First, yay, good for SFWA. They need to expand their fold to include storytellers in the new media, since the old categories of novel, novella, novelette, and short story are antiquated and terribly arbitrary in the current market. I’m not sure where they stand with graphic novels. Some part of my brain says that graphic novels have won Nebulas in the past, but I could be wrong, but if not they should probably expand in that direction as well. But for now, they’re including game writing, so let’s talk about that.
I’m worried that this award is going to become “Writing that happens to appear in games” rather than a proper game writing award. What do I mean by that? Well, a good game writer is creating narrative through the game, through the player’s interactions with the game world, the rules systems, other players, and so on, and so forth. It’s a great deal more than the words that appear on screen (or in the printed supplement, more on video games versus tabletop in a different post) or the dialog spoken by the characters. It’s a matter of narrative, driven through game play.
Let me give you two examples in the same game. I play a lot of World of Warcraft, and the latest expansion has seen both some of the best narrative storytelling and some of the worst. The story progresses through patches, and at the end of the last patch, the players were involved in freeing an ancient elven city, Suramar, from its oppressive rulers. During a great disaster in the past, the rulers of this city were forced to isolate their civilization from the rest of the world (this happens a lot in WoW, letting the developers reveal new gameplay areas by ending the new area’s isolation through various mechanics) and now, as they emerge from their exile, those same rulers have made a deal with demonic forces to ensure their continued survival.

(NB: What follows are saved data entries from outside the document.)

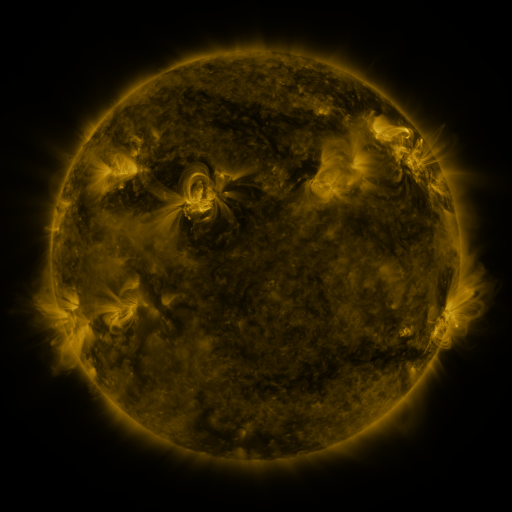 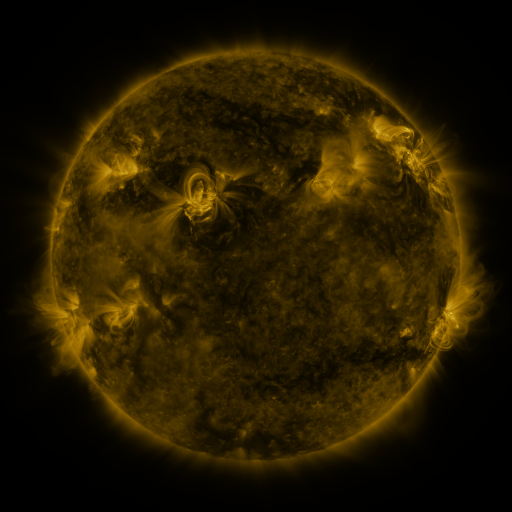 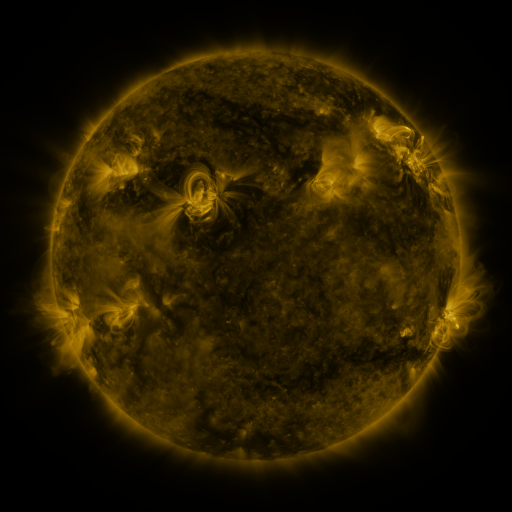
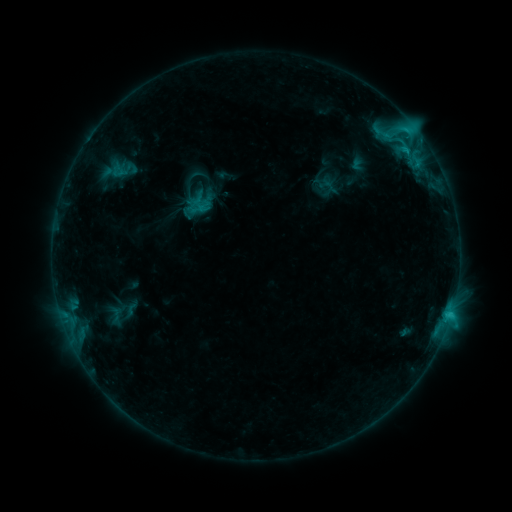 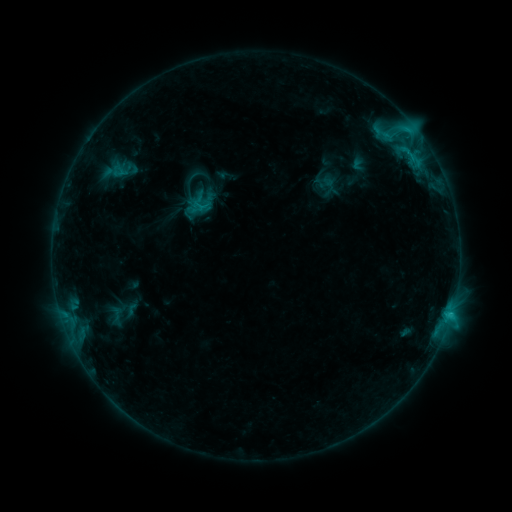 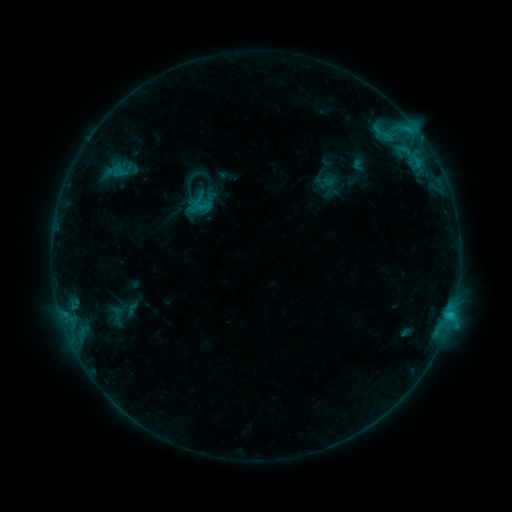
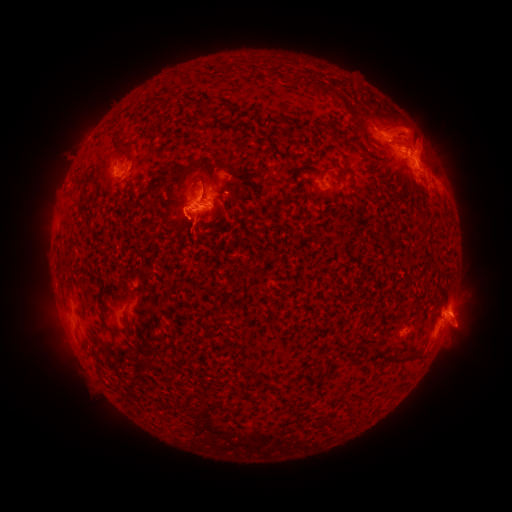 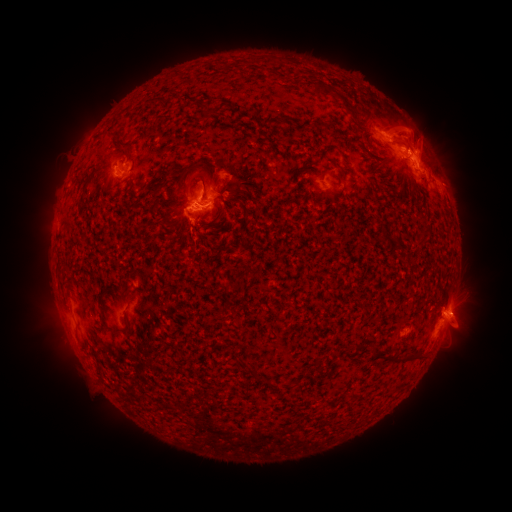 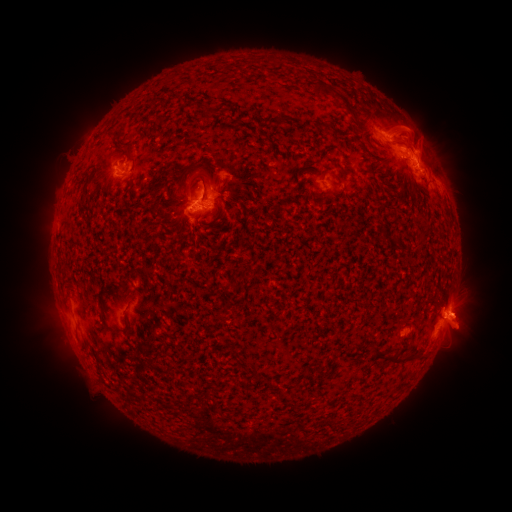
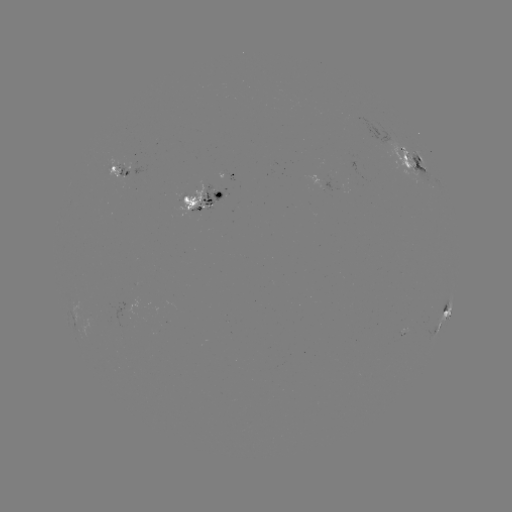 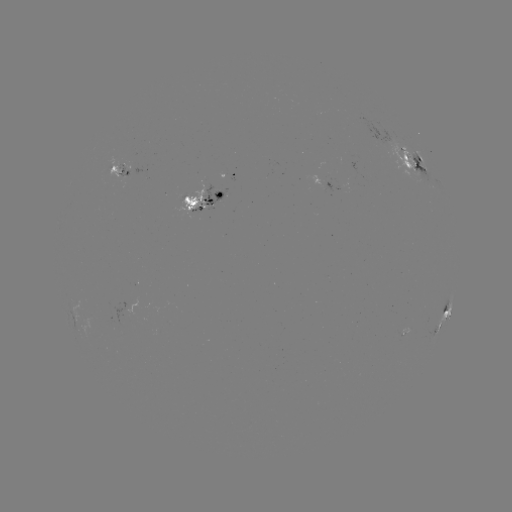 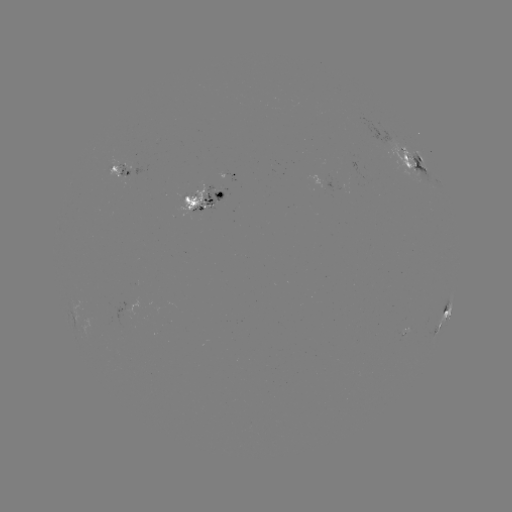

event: emerging-flux region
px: (121, 175)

The players get involved with dissident forces in the city, slowly loosening the demonic grip on the city, and eventually leading a revolution. It unfolded over several months of gameplay, starting with the players sneaking around the city, avoiding guards, making contacts among the resistance and manipulating political shifts in the city council, and then evolving into a full-fledged military invasion. It was very well written, with the missions leading through a narrative campaign that really made the players feel involved in the fate of this city.
It was fun. It was involving. And, frankly, it was a good story, well told. It wasn’t the dialog or cut-scenes that made it, though those things played a role in making the characters feel alive and the player’s interactions real. The quality of that patch was in the mission design, the natural flow of the narrative progression; in short, the game was well written.

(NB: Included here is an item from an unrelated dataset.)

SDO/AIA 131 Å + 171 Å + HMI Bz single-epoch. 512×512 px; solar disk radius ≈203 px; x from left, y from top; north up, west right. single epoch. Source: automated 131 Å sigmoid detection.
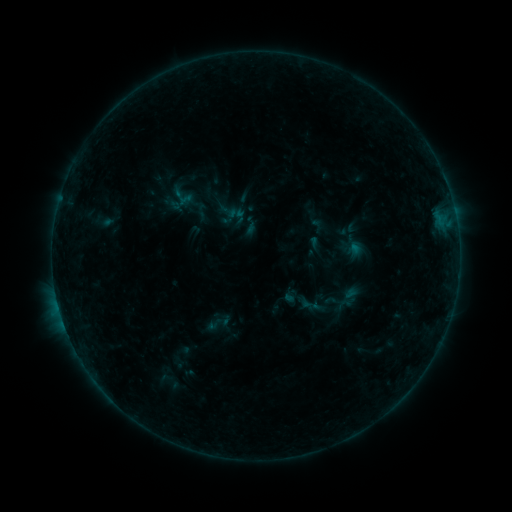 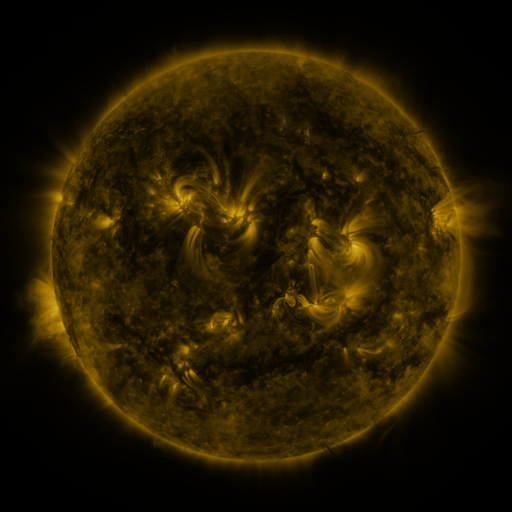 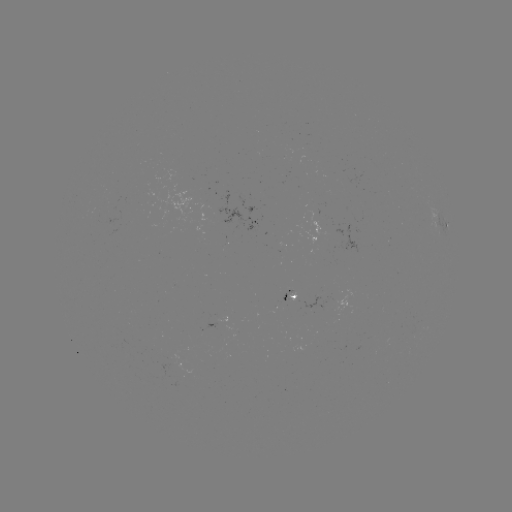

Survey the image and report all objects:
sigmoid: (250, 225)
sigmoid: (214, 324)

The next expansion was the opposite. The players are dumped on an island and given random quests, told to collect supplies, and set on an endless cycle of constructing buildings that are then torn down by the demons and must be rebuilt. As stories go, well, Sisyphus had a more complicated plot line.
That’s the difference. That’s good game writing. But it has nothing to do with the writing in the game. The dialog and cut scenes are just as good in the new patch, the characters just as interesting, but the game play is awful. The narrative has stumbled, and that’s what makes good game writing.
Look, I’m glad SFWA is trying to grow the relevance of their awards. They’ve suffered from Cool Kids Club syndrome for a long time, and hopefully this change can help that, but I’m not yet convinced. I get the feeling that if Neil Gaiman wrote the dialog on a mobile fidget spinner, it might get nominated. I hope I’m wrong. Because the stories the next generation will be listening to will come to them in games, not in books, and if we’re going to keep our gigs as storytellers, we need to start thinking outside of the page.